Emek güçlerinin, sivil toplum güçlerinin depremin olduğu kentlerdeki depremzedelerle yardımlaşmak ve dayanışmak için gösterdiği çaba çok önemliydi. Eğitim-Sen’de bu örgütlenmeyi ilmek ilmek ören bir dayanışma ağı oluşturdu. Birazcık da olsa acıların iyileştiğini görmek, bir araya gelip neler yapabileceğimizi konuşmak, bu felakete yol açan ihmaller zincirini sorgulamak, taleplerimizi tartışmak, aslında bu yıkımın nedeninin ve sonucunun siyasi bir karşılığı olduğunu paylaşmak önemliydi. Özellikle böyle dönemlerde örgütlü olmanın değerli olduğunu bir kez daha gösterdik.
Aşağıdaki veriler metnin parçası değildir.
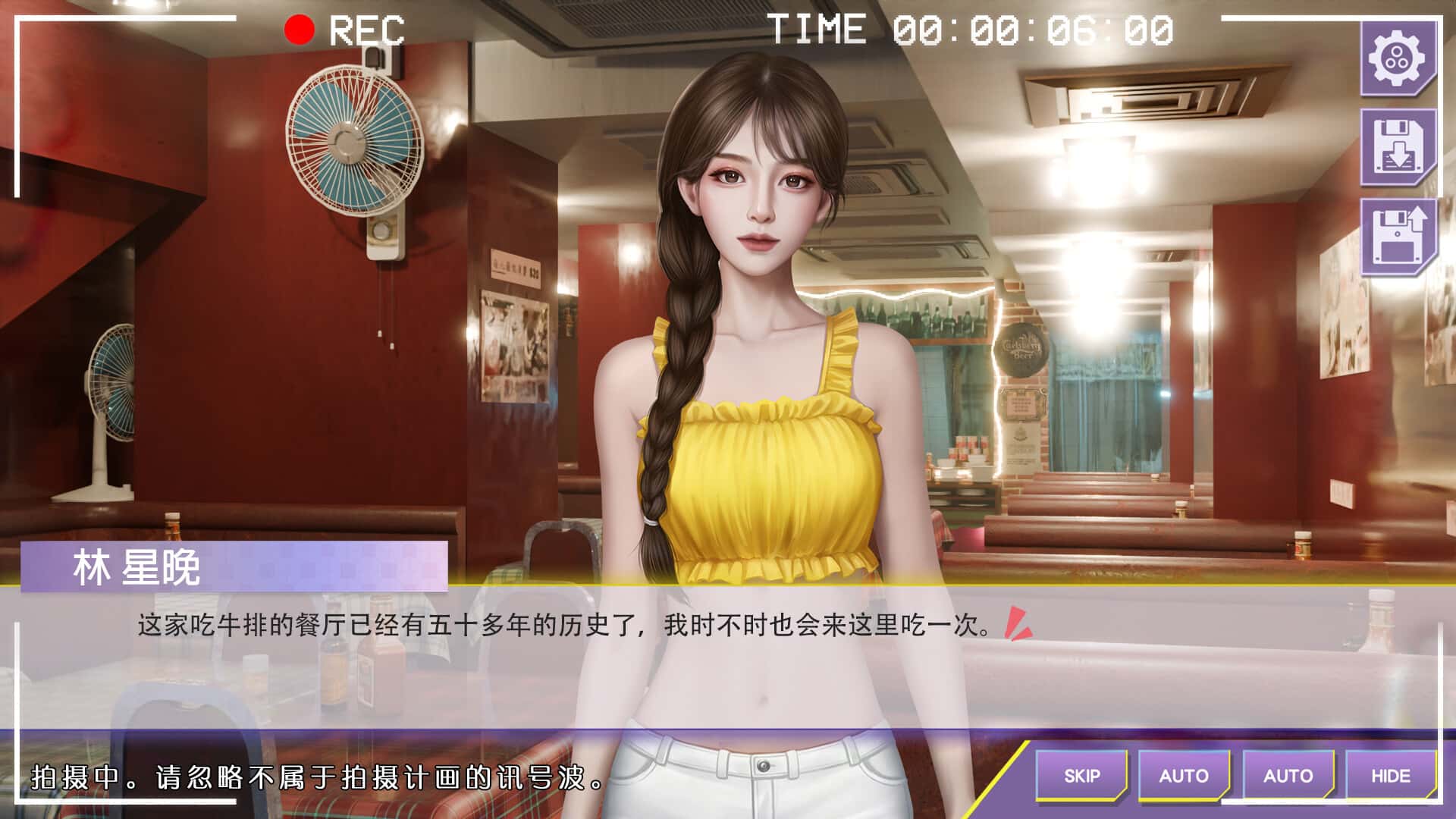 游戏截图3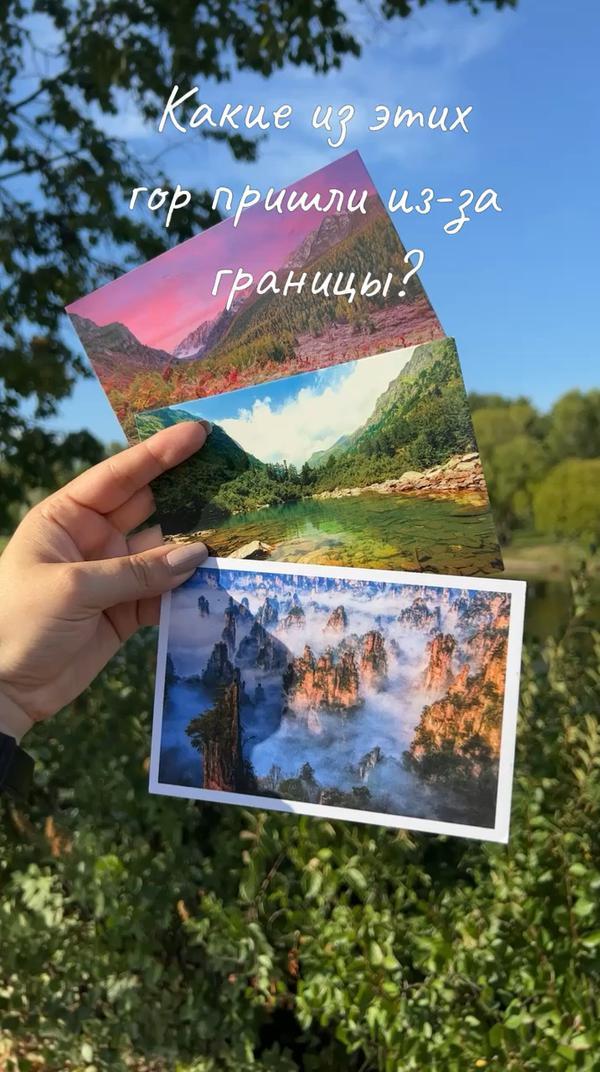 Открытки с горами 🏔️ #открытка #горы #посткроссинг
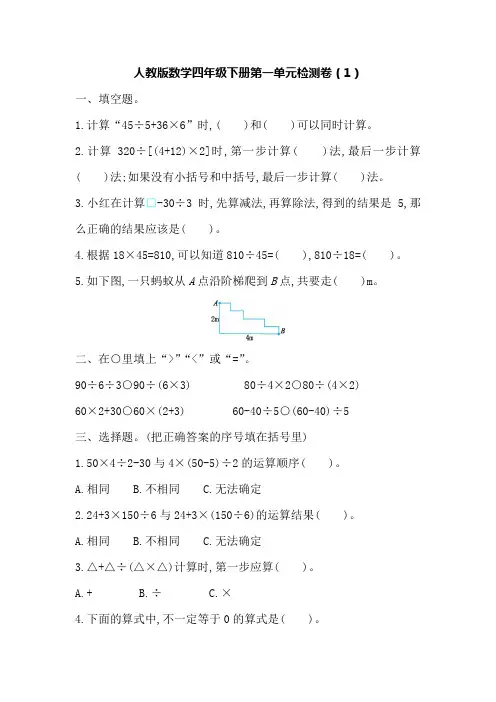 人教版数学四年级下册第一单元检测卷及答案(2套)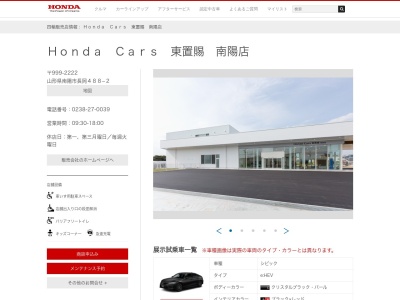 Honda Cars東置賜南陽店(山形県南陽市長岡488-2)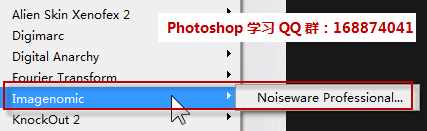 ps降噪插件noiseware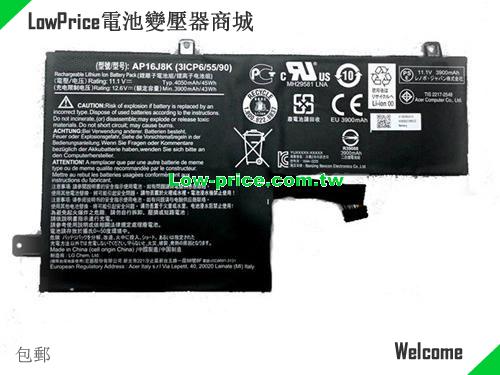 ACER AP16J8K Battery 4050mAh, 45.00Wh  11.1V Black Li-ion
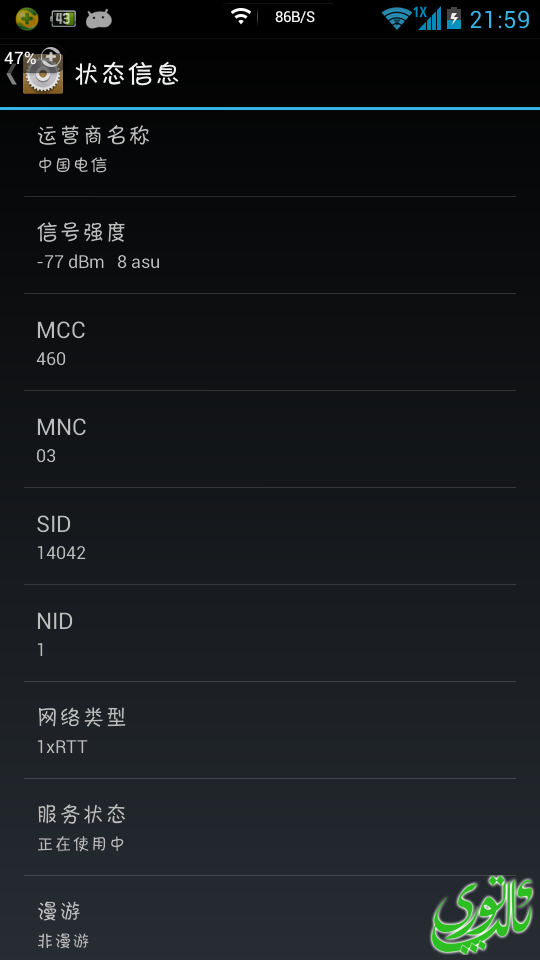 Screenshot_2013-10-21-21-59-53.png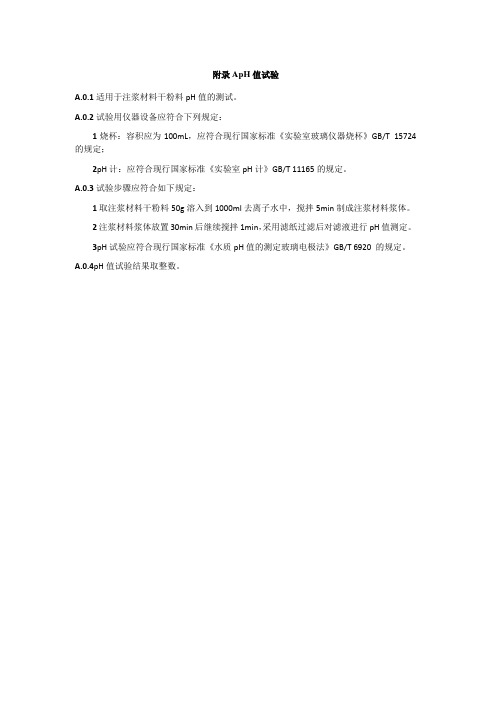 隧道衬砌拱顶带模注浆pH值、分层度、结合强度比、结合性能、管体径向抗压强度、抗折强度试验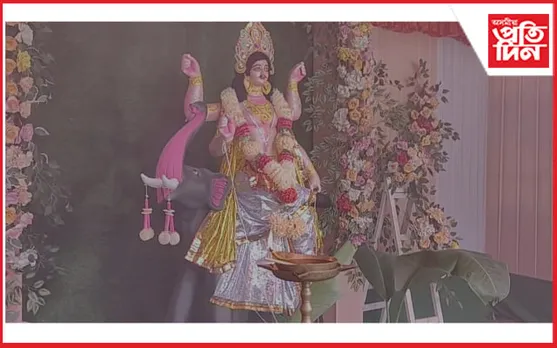 ধুবুৰী আৰক্ষী-প্ৰশাসন, কৰ্মচাৰীৰ উদ্যোগত বিশ্বকৰ্মা পূজা পালন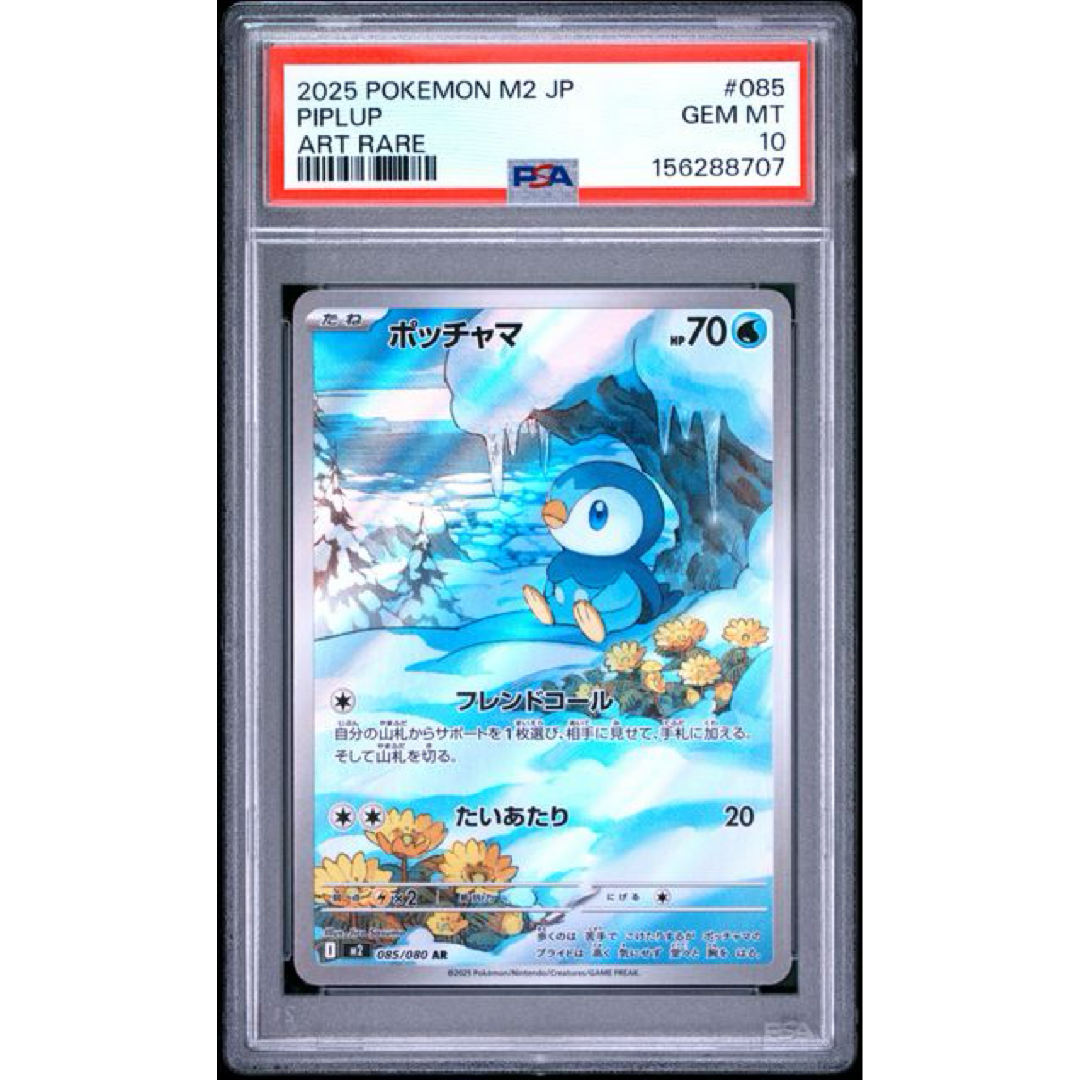 PSA 10 2025 POKEMON JAPANESE M2-INFERNO X #085 PIPLUP ART RARE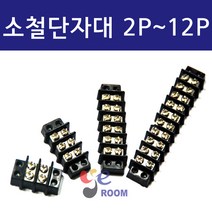 제경소철단자대터미널블럭 2P 3P 4P 6P 8P 10P 12P / 소형터미널블럭 제경소철단자대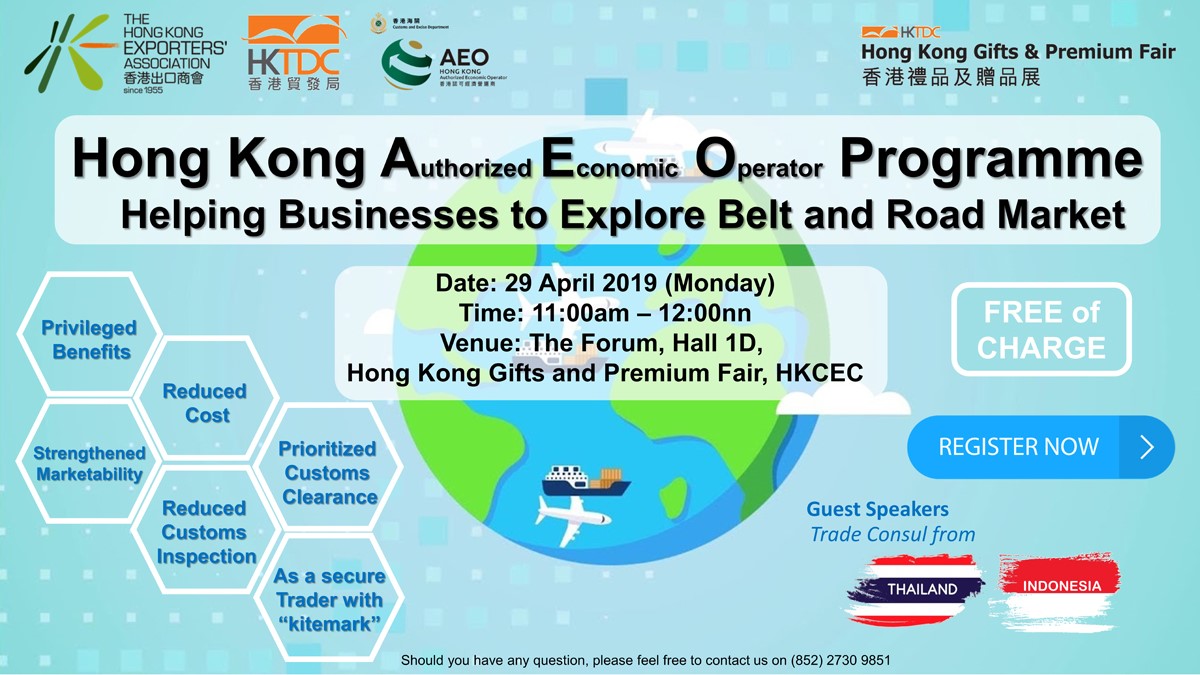 Hong Kong Customs and Excise Department Past Activities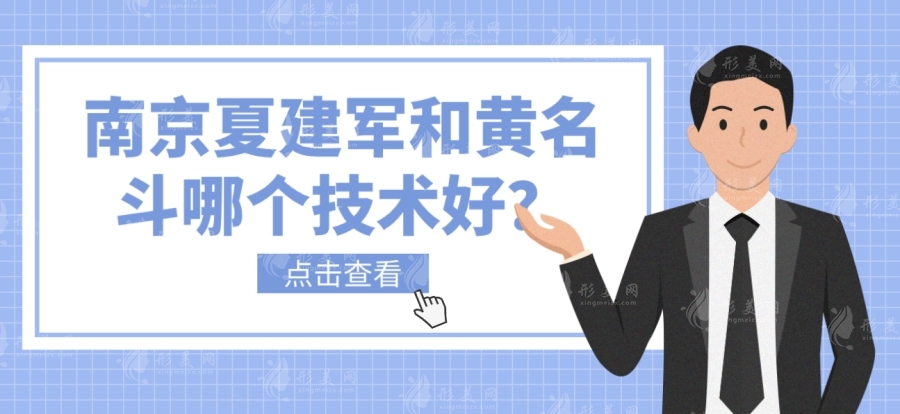 南京夏建軍和黃名斗哪個技術(shù)好？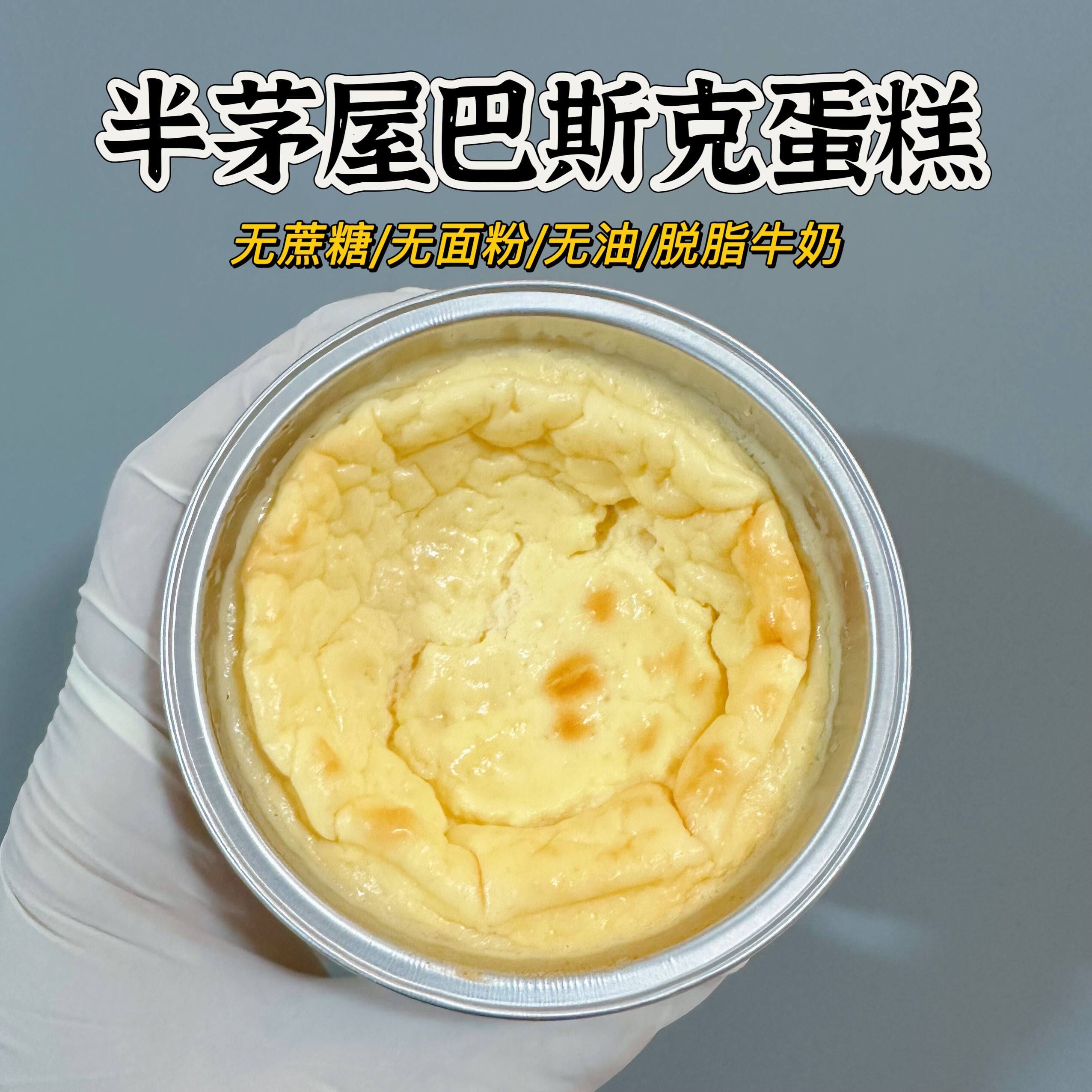 无蔗糖 半茅屋奶酪芝士巴斯克蛋糕 脱脂牛奶 无面粉无油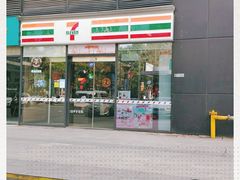 -7-11便利店(海上海店)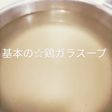 基本の☆鶏ガラスープの取り方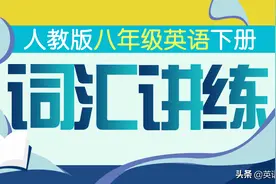 人教版八年级下册1-2单元词汇及句型专练，建议初二学生收藏图片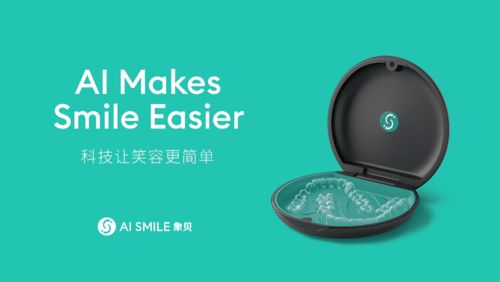 碳云，重塑气候的未来之路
Bütün Eğitim-Sen şubeleri depremin olduğu günün hemen arkasından önemli bir yardım merkezi oldu. Birçok eğitim emekçisi kolilerce giysi, temizlik, kuru gıda vs yardım malzemesi hazırladı. Koliler insan zinciriyle kamyonlara yüklendi. Halen bölgede en önemli ihtiyaç barınma. Çadır, ısıtıcı, kuru gıda, iç çamaşırı en çok duyulan ihtiyaçlar.
Sendikadan birçok kişi deprem bölgesine gitti, KESK acil merkezinde yardım çalışmalarına katıldı, bölgedeki depremzedelerle iletişim halinde oldular, onların yiyecek, içecek, giyecek ihtiyaçlarının giderilmesi için çalıştılar.
Eğitim Sen, eğitim emekçileri ve veliler için, “Deprem Travması Yaşayan Çocuklara Nasıl Yaklaşılmalı?” konulu bir kitapçık hazırladı.
Pandemi döneminde okulların uzun süre kapalı kalması ve uzaktan eğitimin olumsuz psikolojik etkileri hala atlatılamamışken, üniversiteler için alınan uzaktan eğitim kararının geri alınması için, YÖK’e çağrı yaptı.
Buraya gelen veya bölgede kalan depremzedelerle ilgili işlerin planlanması ve ilişkilerin organize edilmesi için komisyonlar kurulup, dayanışmaya devam edilecek.